:: Dataset extract ::
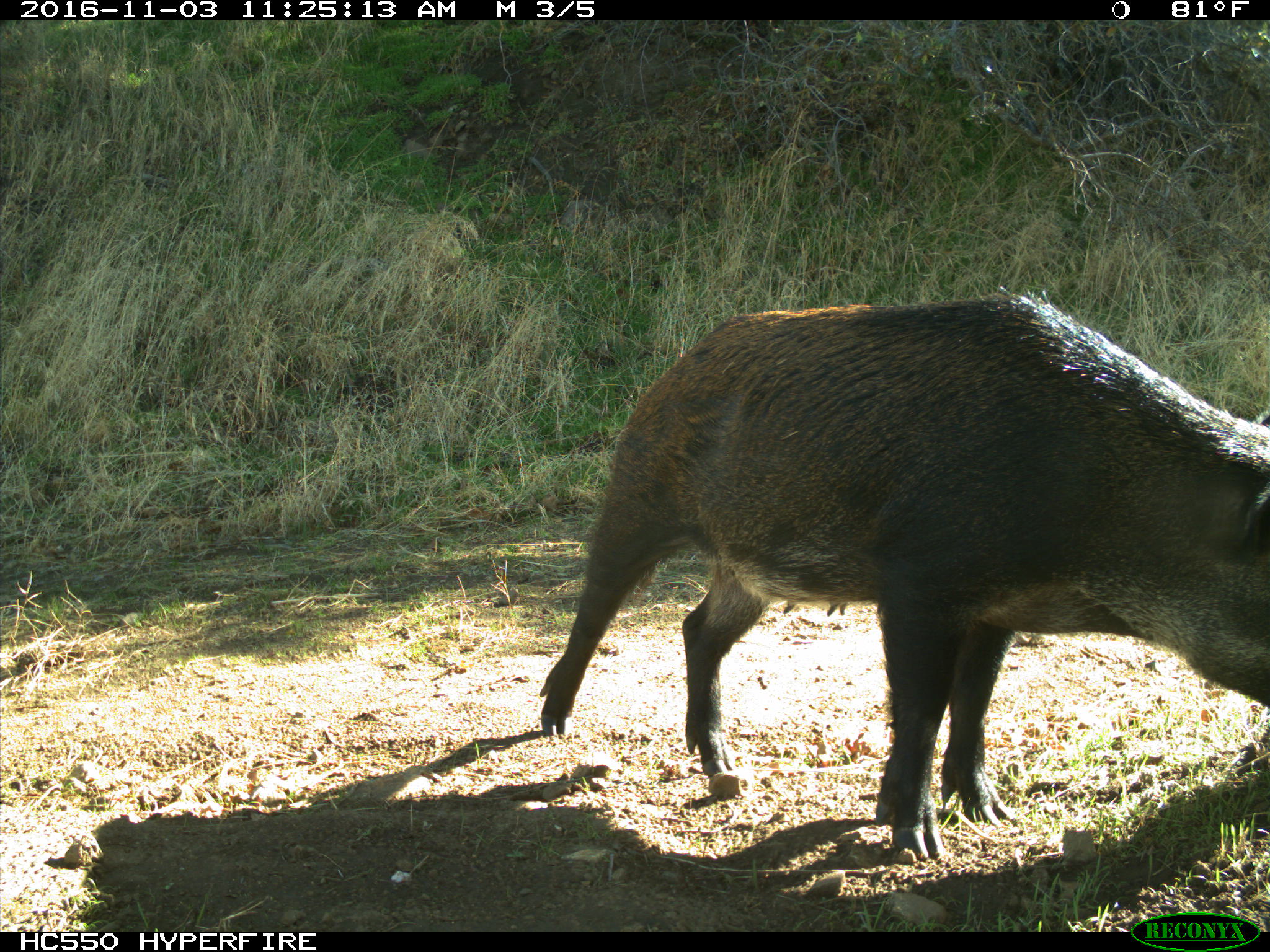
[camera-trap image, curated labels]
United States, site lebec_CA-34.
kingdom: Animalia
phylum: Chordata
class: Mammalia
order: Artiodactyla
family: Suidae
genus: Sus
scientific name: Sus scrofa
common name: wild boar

:: Activity ::
Give an exact reproduction of the lines from the one with "kingdom: Animalia" to the final line of the entries, including both.

:: Exercise solution ::
kingdom: Animalia
phylum: Chordata
class: Mammalia
order: Artiodactyla
family: Suidae
genus: Sus
scientific name: Sus scrofa
common name: wild boar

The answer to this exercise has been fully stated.